Conventional internal combustion engines may be equipped with a particulate filter, which is located in an exhaust pipe of the engine to retain and remove soot from the exhaust gas. During the normal operation of the engine, an electronic control unit (ECU) is generally provided for estimating an overall quantity of soot which is stored into the particulate filter and for activating a regeneration of the particulate filter, when the overall quantity of soot exceeds a maximum allowable amount thereof. The regeneration is generally achieved by operating the internal combustion engine in such a way to increase the temperature of the particulate filter up to a value that triggers the combustion of the accumulated soot.

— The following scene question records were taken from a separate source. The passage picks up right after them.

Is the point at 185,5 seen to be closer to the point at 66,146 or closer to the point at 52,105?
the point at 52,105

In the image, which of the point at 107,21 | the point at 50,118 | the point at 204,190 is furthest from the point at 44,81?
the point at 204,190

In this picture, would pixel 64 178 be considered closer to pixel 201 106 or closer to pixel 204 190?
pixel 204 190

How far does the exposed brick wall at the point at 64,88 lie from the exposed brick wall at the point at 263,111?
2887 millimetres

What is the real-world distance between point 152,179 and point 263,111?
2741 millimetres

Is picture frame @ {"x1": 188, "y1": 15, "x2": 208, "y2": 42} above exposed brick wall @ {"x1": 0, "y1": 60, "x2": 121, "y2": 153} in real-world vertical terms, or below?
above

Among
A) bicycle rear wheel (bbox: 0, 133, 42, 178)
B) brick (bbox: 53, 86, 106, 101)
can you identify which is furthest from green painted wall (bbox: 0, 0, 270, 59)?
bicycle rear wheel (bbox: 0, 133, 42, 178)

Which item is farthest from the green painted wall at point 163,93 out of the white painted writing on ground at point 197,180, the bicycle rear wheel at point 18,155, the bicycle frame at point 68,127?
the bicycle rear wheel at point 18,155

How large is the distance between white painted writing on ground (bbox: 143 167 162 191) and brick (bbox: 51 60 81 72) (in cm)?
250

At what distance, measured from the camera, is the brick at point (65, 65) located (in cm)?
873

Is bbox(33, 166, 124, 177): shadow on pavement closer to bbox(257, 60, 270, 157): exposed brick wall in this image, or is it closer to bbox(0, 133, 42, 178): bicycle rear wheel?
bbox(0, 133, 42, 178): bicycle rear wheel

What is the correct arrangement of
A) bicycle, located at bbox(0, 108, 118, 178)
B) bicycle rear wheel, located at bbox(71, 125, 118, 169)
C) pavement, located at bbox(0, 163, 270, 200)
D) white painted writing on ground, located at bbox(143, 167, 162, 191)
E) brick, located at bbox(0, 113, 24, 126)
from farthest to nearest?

To estimate the overall quantity of soot stored into the particulate filter, the ECU needs to know the residual quantity of soot that was still present into the particulate filter at the end of last regeneration. This residual quantity of soot may be determined by the ECU in several different ways, one of which provides for determining, during the regeneration, the temperature and the mass flow rate of the exhaust gas at the inlet of the particulate filter. These parameters are then used as input of a calibration model that provides as output an estimation of a temperature inside the particulate filter. The estimated temperature is finally used to estimate the residual quantity of soot. However, the temperature estimation provided by the calibration model may be affected by a margin of error which is not always negligible, with the consequence that sometimes the estimation of the residual soot quantity and the correlated estimation of the overall soot quantity are not completely reliable.
To compensate for this unreliability, the maximum allowable level of soot that triggers the regeneration of the particulate filter must be maintained relatively small, thereby avoiding uncontrollable burning of soot but also increasing the number of regenerations and thus the fuel consumption and oil dilution.